A few long conversations (or begging) put her in the not-so-enjoyable position of taking me to the mall to scout out my little fuzzy rodent. And a cage. A cage that frankly wasn't very exciting -- afterall, she didn't make the promise that I'd get a Disneyland-inspired habitat for little fuzzyhead. So, my hamster -- name escapes me but I was fond of "Harold" when I drew odd cartoons during that stretch -- lived in a plexiglass-like box with a bottle to drink from, some wood chip ground cover, and a wheel.
Perhaps if we had invested in the epic-design-savvy "Reversible Destiny Lofts" for our hamster, he wouldn't have worn his heart out on the pathetic little wheel we bought him...and he would have had boosted immunity and increased longevity as a bonus!
That's what the NY-based design duo of Arakawa and Gins believe is key to their "transhumanist architecture" located in the Mitaka suburb of Tokyo. Read more here. Or just check out this summary and tribute to Helen Keller, too:
The nine-unit multiple dwelling Reversible Destiny Lofts – Mitaka (In Memory of Helen Keller) marks a new point in history, in the history of human dwelling. This first completed example of procedural architecture put to residential use offers a whole new approach to home sweet home. Procedural architecture is an architecture of precision and unending invention. Works of procedural architecture function as well-tooled pieces of equipment that help the body organize its thoughts and actions to a greater degree than had previously been thought possible.
These lofts address and reframe, right in the midst of the workaday world, what have thus-far been intractable philosophical problems, even at times giving rise to possible solutions. Set up to put fruitfully into question all that goes on within them, they steer residents to examine minutely the actions they take and to reconsider and, as it were, recalibrate their equanimity and self-possession, causing them to doubt themselves long enough to find a way to reinvent themselves. These tactically posed architectural volumes put human organisms on the track of why they are as they are. To be sure, every loft comes with a set of directions for use.
Based on the "brain training" craze in Japan, the lofts intentionally provide each owner with an all-out assault on the senses.
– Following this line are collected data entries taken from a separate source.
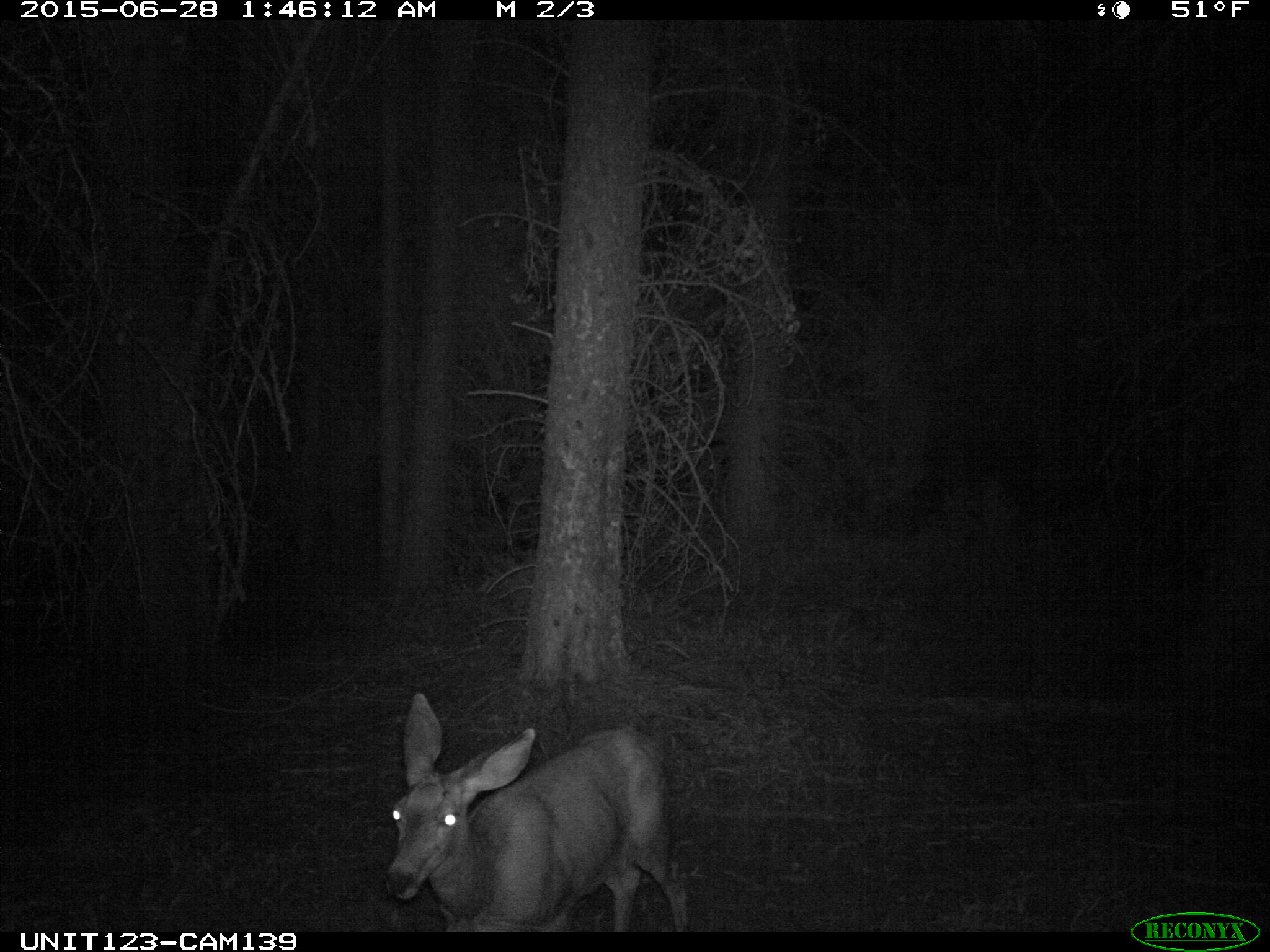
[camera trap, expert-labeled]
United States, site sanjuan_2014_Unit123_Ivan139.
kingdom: Animalia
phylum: Chordata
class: Mammalia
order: Artiodactyla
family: Cervidae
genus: Odocoileus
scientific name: Odocoileus hemionus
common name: mule deer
This includes:
- concave floors to throw one off-balance
- oddly placed light switches that are not located in intuitive locations for late-night reachin'
- intensely bright colors to attack your sensory abilities
- even directions such as "At least once a day, amble through the apartment in total darkness."
Only $750,000 a piece! A steal, one off-putting cocave floor at a time!
Wonder if they do hamster cages...or even classrooms!